Capitale du monde où il fait bon vivre : les enseignements de Vienne

Le classement des villes où il fait bon vivre place cette année Vienne, la capitale autrichienne, en tête. C’est la première fois qu’une ville européenne obtient la première place, depuis la création du classement en 2004.

Établie par la cellule de recherche de The Economist, appelée The Economist Intelligence Unit (EIU), cette classification a pour objectif de classer les conditions de vie de 140 villes dans le monde, sous le concept de liveability[1]. Les villes se voient attribuées des notations sur trente facteurs, qualitatifs et quantitatifs, répartis en cinq catégories, chacune ayant un certain poids dans la notation globale : la stabilité (25%), l’offre de soins (20%), la culture et l’environnement (25%), l’éducation (10%) et les infrastructures (20%). Les 30 facteurs obtiennent des notes qui sont ensuite regroupées par catégorie et donnent lieu à des notes allant de 1 – conditions intolérables – à 100 – conditions idéales.

Pourquoi Vienne ?

La capitale autrichienne, avec ses 1,8 millions d’habitants, obtient dans 4 catégories les 100 points : stabilité, offre de soins, éducation, et infrastructure. Sur la culture et l’environnement, elle obtient 96,3.

Un domaine dans lequel la capitale autrichienne surpasse les autres villes est celui des transports. Avec cinq lignes de métro, vingt-neuf lignes de tram et cent vingt-sept lignes de bus, ramenées à la superficie de la ville et au nombre d’habitants, son réseau de transport, accessible pour un euro par jour, est parmi les plus denses du monde. Les nombreuses pistes cyclables permettent aussi aux amateurs de vélo de trouver leur compte.

Autre point essentiel : l’habitat, à Vienne, est abordable, et les locataires peuvent bénéficier de contrats les protégeant de loyers exorbitants. Les prix restent bas comparés à ceux d’autres grandes villes européennes. Par ailleurs, 60% des appartements sont des logements sociaux subventionnés par la ville, et se distinguent par leur qualité : à titre d’exemple, nombre d’entre eux ont été dessinés par Harry Gluck, un architecte autrichien intégrant les caractéristiques architecturales valorisées par les classes supérieures dans la conception des logements sociaux, et participant ainsi à prévenir une distinction sociale via l’habitat.

La capitale autrichienne est aussi une ville relativement “verte”. La qualité de l’air est bonne, l’eau est de bonne qualité et très accessible, et les pollutions sonores et lumineuses sont faibles. En outre, Vienne se trouve à proximité de la campagne. En plus d’avoir plus de la moitié de sa surface couverte d’espaces verts, la ville est en effet entourée de collines, de chemins de randonnée et de vignobles très rapidement accessibles.

D’autres facteurs, plutôt reliés à des dynamiques nationales qu’à des décisions prises localement, ont également permis à la ville de se hisser en première place du classement. L’offre de soins, l’éducation ou la sécurité en font partie.

Limites du classement

Ces limites s’expliquent par la finalité du classement. L’index de « vivabilité » poursuit des objectifs éloignés des intérêts des habitants eux-mêmes. Retenons en effet que ce classement est en premier lieu destiné à guider l’instauration des régimes de rémunération des entreprises pour les salarié.e.s en mobilité internationale, via notamment la prime de qualité de vie. Ainsi, le rapport publié par EIU suggère des taux d’indemnité en fonction de la note obtenue par la ville en question.
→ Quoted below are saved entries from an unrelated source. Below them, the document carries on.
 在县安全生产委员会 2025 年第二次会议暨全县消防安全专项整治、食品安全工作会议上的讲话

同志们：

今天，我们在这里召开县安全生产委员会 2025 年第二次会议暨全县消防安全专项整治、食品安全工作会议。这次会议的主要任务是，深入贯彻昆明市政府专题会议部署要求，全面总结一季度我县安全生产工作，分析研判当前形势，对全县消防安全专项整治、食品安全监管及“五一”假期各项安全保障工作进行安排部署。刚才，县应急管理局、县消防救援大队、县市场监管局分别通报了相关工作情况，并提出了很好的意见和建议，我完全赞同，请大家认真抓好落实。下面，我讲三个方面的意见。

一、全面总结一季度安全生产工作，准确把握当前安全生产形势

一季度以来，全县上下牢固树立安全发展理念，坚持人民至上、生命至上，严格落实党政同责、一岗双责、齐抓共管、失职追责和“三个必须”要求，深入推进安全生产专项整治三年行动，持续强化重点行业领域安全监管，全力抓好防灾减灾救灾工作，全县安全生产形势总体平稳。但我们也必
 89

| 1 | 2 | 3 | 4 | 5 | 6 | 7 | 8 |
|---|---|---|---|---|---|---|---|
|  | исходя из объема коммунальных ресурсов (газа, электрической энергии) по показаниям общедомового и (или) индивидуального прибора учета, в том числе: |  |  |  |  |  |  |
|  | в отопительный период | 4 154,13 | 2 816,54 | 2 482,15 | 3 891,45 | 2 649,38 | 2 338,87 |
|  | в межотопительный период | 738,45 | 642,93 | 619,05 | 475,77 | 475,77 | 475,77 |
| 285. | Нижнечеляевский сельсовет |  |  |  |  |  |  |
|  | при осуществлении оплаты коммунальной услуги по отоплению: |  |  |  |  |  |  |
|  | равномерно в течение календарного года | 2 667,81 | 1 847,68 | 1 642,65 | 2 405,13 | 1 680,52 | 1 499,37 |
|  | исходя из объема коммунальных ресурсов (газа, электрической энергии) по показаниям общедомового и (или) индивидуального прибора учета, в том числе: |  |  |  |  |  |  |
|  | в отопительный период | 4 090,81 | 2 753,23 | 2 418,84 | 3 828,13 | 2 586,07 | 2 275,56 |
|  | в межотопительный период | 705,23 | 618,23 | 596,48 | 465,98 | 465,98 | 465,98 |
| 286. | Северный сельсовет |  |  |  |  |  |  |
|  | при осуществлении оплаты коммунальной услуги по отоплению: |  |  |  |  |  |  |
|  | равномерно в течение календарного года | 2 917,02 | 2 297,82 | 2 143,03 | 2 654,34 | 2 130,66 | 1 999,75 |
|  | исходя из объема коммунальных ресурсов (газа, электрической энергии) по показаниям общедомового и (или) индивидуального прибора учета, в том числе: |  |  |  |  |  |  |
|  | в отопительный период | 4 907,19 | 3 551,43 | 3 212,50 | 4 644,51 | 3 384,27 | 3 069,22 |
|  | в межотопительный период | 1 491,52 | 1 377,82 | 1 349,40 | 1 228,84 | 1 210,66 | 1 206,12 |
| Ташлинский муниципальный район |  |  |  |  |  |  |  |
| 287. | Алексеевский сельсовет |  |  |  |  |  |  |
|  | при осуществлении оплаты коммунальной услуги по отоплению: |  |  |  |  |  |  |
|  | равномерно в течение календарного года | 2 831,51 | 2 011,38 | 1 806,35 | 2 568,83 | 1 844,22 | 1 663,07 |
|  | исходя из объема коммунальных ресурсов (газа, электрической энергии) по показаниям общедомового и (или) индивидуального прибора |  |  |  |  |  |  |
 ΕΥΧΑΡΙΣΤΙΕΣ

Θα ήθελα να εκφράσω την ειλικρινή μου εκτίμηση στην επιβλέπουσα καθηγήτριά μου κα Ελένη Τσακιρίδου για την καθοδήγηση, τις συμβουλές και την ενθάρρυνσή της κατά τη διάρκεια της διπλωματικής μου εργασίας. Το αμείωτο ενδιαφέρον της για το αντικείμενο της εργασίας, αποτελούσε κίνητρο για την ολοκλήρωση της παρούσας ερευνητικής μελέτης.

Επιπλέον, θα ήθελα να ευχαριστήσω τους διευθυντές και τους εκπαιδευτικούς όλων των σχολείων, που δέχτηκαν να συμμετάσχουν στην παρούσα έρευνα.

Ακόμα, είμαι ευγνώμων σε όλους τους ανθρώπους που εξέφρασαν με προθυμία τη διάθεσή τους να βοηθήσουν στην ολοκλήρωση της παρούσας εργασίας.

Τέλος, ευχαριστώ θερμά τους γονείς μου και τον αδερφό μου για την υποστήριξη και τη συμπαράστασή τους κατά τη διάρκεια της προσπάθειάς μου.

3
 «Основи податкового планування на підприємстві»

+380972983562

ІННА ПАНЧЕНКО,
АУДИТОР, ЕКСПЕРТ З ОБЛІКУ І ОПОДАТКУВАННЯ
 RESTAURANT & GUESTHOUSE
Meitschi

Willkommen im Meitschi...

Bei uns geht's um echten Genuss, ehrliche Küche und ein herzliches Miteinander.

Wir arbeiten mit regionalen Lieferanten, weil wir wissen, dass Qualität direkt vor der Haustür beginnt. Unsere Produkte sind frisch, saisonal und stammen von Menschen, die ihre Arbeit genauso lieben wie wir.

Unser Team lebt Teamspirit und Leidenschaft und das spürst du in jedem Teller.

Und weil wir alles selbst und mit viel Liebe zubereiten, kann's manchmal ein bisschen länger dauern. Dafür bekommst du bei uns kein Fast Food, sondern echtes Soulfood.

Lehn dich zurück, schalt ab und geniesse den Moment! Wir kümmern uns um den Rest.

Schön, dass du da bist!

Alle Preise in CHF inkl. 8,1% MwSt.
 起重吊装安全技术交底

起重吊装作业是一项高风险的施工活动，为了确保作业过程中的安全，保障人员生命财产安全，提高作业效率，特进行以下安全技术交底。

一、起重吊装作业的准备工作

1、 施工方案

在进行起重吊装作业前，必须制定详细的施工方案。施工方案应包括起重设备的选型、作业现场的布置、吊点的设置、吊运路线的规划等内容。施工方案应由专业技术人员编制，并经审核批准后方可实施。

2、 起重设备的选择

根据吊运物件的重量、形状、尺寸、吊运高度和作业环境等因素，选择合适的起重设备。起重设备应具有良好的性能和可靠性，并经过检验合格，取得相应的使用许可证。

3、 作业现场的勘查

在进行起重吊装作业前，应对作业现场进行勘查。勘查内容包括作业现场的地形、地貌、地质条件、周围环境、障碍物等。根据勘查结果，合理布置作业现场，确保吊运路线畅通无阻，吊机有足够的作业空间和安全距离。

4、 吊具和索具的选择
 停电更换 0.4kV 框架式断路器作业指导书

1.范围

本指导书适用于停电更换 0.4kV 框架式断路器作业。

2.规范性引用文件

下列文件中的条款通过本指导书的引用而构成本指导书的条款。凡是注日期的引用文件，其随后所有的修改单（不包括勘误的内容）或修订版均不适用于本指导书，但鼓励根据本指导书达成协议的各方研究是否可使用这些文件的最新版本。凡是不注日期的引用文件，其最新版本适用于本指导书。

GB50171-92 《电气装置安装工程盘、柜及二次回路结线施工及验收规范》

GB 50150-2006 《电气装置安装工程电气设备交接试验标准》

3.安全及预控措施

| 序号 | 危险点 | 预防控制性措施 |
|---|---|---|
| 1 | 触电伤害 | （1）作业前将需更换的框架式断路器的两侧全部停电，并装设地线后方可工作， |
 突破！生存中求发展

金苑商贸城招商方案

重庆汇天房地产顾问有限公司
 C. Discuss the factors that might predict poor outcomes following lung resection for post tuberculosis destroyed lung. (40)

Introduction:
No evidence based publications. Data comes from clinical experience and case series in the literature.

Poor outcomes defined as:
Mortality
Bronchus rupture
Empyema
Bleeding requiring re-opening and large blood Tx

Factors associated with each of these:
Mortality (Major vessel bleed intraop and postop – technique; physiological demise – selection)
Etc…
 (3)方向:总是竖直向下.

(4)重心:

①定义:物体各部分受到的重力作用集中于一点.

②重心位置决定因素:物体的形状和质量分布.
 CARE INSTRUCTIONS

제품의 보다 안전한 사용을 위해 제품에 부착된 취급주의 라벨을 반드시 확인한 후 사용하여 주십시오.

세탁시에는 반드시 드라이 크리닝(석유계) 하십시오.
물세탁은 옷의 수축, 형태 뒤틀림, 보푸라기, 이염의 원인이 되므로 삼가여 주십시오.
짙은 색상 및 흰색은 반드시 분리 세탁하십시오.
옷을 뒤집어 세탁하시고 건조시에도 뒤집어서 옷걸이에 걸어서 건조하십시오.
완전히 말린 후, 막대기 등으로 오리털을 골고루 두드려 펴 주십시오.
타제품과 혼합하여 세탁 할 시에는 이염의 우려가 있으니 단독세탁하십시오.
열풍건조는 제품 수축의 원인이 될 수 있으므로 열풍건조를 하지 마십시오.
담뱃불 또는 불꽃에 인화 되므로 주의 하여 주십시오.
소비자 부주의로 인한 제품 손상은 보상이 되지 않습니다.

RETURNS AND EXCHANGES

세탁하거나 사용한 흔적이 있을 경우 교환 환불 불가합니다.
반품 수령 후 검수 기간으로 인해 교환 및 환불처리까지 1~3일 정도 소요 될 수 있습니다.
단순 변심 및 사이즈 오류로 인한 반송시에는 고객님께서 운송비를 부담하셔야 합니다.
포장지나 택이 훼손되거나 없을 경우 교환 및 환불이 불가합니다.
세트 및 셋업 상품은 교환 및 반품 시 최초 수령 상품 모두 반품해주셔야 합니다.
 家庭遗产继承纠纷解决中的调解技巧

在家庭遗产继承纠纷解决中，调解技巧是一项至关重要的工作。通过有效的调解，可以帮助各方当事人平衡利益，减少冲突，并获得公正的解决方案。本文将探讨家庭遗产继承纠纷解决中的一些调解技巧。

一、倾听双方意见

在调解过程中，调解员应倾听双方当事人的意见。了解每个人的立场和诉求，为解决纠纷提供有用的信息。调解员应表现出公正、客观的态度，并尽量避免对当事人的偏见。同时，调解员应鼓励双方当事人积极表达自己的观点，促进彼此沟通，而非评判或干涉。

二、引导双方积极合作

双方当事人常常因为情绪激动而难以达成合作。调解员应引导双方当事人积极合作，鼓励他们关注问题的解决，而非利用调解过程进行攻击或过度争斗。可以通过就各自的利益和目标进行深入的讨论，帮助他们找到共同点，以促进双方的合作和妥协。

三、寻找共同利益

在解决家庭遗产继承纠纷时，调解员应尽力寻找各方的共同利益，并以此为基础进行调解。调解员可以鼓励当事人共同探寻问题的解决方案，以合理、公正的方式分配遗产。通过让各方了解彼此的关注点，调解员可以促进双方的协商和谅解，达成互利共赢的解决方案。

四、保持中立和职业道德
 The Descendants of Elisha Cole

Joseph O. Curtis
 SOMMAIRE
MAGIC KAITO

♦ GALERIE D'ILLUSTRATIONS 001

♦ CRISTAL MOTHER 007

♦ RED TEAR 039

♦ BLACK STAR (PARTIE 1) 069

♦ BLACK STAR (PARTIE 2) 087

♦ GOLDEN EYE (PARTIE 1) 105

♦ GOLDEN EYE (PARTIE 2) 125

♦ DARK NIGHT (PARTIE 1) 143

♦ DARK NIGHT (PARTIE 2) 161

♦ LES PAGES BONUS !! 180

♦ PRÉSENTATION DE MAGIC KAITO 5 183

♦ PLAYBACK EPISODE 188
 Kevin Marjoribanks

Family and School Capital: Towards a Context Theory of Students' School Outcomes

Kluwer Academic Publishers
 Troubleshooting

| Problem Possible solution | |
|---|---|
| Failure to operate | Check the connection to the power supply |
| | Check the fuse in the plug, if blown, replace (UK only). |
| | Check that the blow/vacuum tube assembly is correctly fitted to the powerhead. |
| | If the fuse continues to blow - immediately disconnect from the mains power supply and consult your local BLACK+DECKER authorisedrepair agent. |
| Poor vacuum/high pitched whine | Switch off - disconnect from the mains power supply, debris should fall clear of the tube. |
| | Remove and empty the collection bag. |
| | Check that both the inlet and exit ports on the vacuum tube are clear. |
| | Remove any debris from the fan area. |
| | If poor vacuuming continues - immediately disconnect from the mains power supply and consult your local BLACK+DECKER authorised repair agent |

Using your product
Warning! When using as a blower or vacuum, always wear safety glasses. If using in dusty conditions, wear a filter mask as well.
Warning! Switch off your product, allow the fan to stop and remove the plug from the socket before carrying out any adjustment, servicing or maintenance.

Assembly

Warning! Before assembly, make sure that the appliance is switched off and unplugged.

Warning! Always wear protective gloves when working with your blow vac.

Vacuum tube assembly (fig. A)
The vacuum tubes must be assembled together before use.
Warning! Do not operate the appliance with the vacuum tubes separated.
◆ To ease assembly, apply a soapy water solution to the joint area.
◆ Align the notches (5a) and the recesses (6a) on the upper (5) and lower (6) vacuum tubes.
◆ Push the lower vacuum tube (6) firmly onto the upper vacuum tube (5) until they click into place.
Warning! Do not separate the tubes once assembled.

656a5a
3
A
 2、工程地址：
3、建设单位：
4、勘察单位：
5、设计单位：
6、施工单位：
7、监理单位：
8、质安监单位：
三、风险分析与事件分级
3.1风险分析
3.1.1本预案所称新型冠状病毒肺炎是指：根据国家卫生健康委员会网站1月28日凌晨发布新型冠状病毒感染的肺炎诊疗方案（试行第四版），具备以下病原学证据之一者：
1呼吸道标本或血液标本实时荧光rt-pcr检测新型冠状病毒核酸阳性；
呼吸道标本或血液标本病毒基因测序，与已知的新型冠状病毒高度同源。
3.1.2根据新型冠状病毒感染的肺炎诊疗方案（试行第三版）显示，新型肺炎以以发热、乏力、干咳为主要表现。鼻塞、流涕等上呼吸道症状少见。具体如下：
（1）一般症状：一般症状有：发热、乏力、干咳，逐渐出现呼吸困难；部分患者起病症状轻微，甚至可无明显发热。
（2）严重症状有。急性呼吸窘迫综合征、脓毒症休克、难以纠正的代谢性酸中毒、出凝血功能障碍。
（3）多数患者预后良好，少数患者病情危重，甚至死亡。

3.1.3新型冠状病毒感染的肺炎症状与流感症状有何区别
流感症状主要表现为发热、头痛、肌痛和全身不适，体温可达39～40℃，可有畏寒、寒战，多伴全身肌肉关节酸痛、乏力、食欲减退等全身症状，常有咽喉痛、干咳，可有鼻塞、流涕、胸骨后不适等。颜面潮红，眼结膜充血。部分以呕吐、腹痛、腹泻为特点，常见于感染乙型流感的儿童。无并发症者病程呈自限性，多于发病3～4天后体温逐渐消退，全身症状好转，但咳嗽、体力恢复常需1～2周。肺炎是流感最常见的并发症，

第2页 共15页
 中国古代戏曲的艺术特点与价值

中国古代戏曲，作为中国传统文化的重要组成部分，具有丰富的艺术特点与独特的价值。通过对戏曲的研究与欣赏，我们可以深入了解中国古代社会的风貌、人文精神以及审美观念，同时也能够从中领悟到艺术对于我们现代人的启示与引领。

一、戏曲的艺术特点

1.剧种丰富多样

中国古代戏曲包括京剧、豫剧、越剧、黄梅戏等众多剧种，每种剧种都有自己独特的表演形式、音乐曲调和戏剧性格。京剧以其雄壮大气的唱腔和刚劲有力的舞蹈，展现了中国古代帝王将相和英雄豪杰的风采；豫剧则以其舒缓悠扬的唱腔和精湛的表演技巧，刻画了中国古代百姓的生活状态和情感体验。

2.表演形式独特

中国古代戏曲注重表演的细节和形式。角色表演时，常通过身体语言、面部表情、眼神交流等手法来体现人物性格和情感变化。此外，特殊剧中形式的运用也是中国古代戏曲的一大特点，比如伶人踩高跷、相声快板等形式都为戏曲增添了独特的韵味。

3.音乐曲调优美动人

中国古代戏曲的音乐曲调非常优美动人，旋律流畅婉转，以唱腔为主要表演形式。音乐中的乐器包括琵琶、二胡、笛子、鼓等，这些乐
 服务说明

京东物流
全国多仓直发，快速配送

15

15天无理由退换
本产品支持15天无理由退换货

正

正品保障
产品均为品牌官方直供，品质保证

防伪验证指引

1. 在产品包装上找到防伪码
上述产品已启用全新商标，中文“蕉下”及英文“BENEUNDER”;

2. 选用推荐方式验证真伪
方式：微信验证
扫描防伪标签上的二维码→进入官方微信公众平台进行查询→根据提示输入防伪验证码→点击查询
Notons également que la définition de critères prédéfinis implique inévitablement des  biais. Pourquoi regrouper la culture et l’environnement, sinon pour diminuer leur importance respective ? Pourquoi ne pas mesurer l’égalité d’accès aux différentes catégories retenues ? Par ailleurs, les variables qualitatives sont définies sur la base de témoignages d’experts locaux et des correspondants de l’unité de recherche envoyés sur le terrain. Les habitants eux-mêmes n’ont donc pas l’occasion de s’exprimer.

S’il est donc intéressant de questionner les raisons d’une supposée “bonne qualité de vie” établie sur des critères plus ou moins généraux, le classement publié par le cabinet EIU présente certaines limites. Il est sans doute essentiel pour les collectivités de se baser sur des critères choisis – et non subis – pour réellement améliorer la qualité de vie des habitant.e.s.